The work ethic of the German prisoners was also their undoing. When the war ended Stalin was reluctant to lose this workforce so 35,000 of the best POWs were charged with crimes—plotting to invade the USSR, aiding world bourgeoisie—and given twenty-five-year sentences. In the last months of the war, the number of prisoners virtually doubled and 1,500,000 foreign slave workers doubled the output of the GULAG, just as Hitler’s program of Ostarbeiter slavery had boosted the German war effort. Most POWs in the USSR built roads and railways, many worked for the Ministry of Defense. In the postwar period, it is calculated that 8 percent of Soviet GNP came from POW labor. By 1950 they had contributed a billion working days to the Soviet economy, and had rebuilt several main highways and a dozen ruined cities.

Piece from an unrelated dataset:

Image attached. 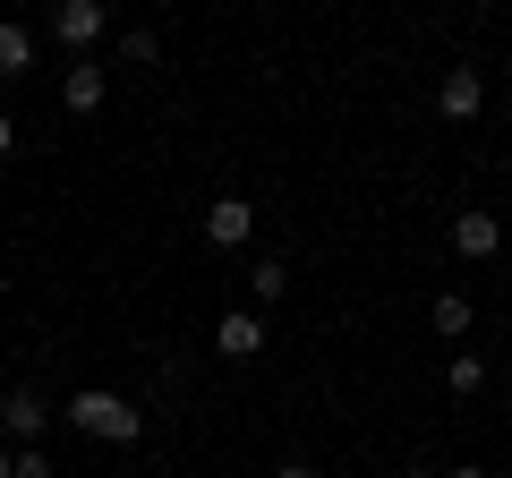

German war guilt was thus partially expiated, but Nazis who had committed atrocities were prosecuted haphazardly. Trials began with three SS officers and their Russian driver in Kharkov in December 1943; they were hanged for massacring hospital patients and wounded POWs. Some 37,600 Nazi POWs were sentenced for war crimes: of these only 400 were executed, the others receiving twenty-five-year sentences so that their knowledge or skills could be exploited. Many known perpetrators of atrocities were treated benignly. Those publicly hanged in Kiev and a dozen other cities were not necessarily the most guilty while the Germans hanged in Minsk could not have committed the Katyn atrocities for which they died.

Only after 1946 could POWs receive mail or Red Cross parcels, and the repatriation process dragged out until the end of 1955. By then, however, there was a new source for the camps, millions of former Soviet citizens and other east Europeans garnered by the Red Army, SMERSH, and the NKVD.